A decision needs to be made whether it is safe or necessary to continue with the operation (Figure 6).16 This decision can be made with the surgeon pre-operatively during preparation, in case there is a failed intubation, following the World Health Organization surgical checklist.6,16 It is influenced by factors related to woman, foetus, staff and clinical situation (Figure 7).16 If the surgery is not urgent, the safest option is to wake the patient up. The following features related to the urgency of the procedure – the condition of the foetus, the condition of the mother, anaesthetic experience – must be taken into consideration,16 not forgetting local practice within the hospital. Oxygenation must be maintained throughout.15 Proceed with surgery if there is adequate airway or ventilation, and further intubation attempts are discouraged unless a new factor presents that significantly increases the chance of success, or there is an indication for prolonged airway control.16

FIGURE 7: Wake or proceed with surgery, factors to consider.

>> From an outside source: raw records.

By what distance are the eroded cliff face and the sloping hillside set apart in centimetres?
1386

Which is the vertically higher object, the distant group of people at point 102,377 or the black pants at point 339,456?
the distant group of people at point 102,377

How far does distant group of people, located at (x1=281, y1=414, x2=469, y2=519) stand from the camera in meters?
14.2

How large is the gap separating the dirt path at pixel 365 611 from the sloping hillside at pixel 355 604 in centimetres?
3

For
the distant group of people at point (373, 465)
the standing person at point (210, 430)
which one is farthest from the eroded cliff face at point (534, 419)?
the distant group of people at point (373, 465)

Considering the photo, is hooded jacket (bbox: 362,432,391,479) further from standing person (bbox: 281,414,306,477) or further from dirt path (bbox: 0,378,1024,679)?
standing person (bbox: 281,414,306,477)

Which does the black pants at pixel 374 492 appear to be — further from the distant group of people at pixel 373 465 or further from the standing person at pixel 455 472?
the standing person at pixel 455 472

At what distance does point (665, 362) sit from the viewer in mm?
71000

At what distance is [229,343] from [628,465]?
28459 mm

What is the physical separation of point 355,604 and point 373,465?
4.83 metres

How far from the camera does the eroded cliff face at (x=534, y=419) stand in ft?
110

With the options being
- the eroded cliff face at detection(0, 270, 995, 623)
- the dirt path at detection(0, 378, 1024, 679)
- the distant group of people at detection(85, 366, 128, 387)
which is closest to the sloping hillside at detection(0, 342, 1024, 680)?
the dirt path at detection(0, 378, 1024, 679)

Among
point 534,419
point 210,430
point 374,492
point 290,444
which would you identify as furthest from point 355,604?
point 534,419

When it comes to physiological failed intubation, in the case of a critically hypoxic patient, apnoeic oxygenation should always come just after standard practice of preoxygenation.3 Using a wide-bore nasal cannula, a high-flow nasal cannula or conventional nasal prongs helps to extend the safe apnoeic period.3 Should shunt physiology be caused by atelectasis or alveolar filling from pneumonia, acute respiratory distress syndrome (ARDS) or pulmonary oedema be suspected, nasal intermittent positive pressure ventilation (NIPPV) or supraglottic airways can be used24 with the aid of analgesia, anxiolysis or delayed sequence intubation (DSI) if indicated; however, use of ketamine should be cautious because of the risk of cardiac arrest.3 Tracheal intubation should be delayed in case of hypotension and shock index ≥ 0.8 to give time to aggressive volume resuscitation if the patient is likely to be a volume responder.3 If a patient is unresponsive to volume resuscitation, a norepinephrine infusion should be considered or vasopressor bolus if there is no time for pre-intubation resuscitation. Because many induction drugs have negative haemodynamic effects and some can cause peri-intubation hypotension, one should exercise extreme caution in the product to be used. Etomidate, for example, a nonbenzodiazepine sedative, is basically haemodynamically neutral25 as compared with benzodiazepine agents, which have a sympatholytic effect, or propofol, which causes myocardial depression and a decline in vascular tone.26 Some authors suggested the use of ketamine, considering its sympathomimetic properties, even though there have been reports of cardiac arrest following ketamine administration.27 To prevent physiologically unsuccessful intubation in patients with severe metabolic acidosis, other forms of support, such as NIPPV, should be used to try to correct the acidosis first. Even after intubation, the patient should be allowed to maintain their own high minute ventilation.3

Conclusion

The most common complication of anaesthesia in primary health settings is failed intubation. Early identification and management are crucial in managing all patients from EDs and theatres. Video laryngoscopy and SADs are useful tools to have during management of difficult and failed intubation, only if the primary health care practitioner is familiar with them. Most primary health care setting theatres do not have access to video laryngoscopy. It is important for the theatre team to follow local guidelines when faced with difficult intubation.

Acknowledgements

Competing interests

The authors declare that they have no financial or personal relationships that may have inappropriately influenced them in writing this article.

Authors’ contributions

I.G., D.K.N. and O.M.M. contributed equally to this work.

Ethical considerations

This article followed all ethical standards of research without direct contact with human or animal subjects.

Funding information

This research received no specific grant from any funding agency in the public, commercial or not-for-profit sectors.

Data availability

Data sharing is not applicable to this article as no new data were created or analysed in this study.

Disclaimer

The views and opinions expressed in this article are those of the authors and do not necessarily reflect the official policy or position of any affiliated agency of the authors.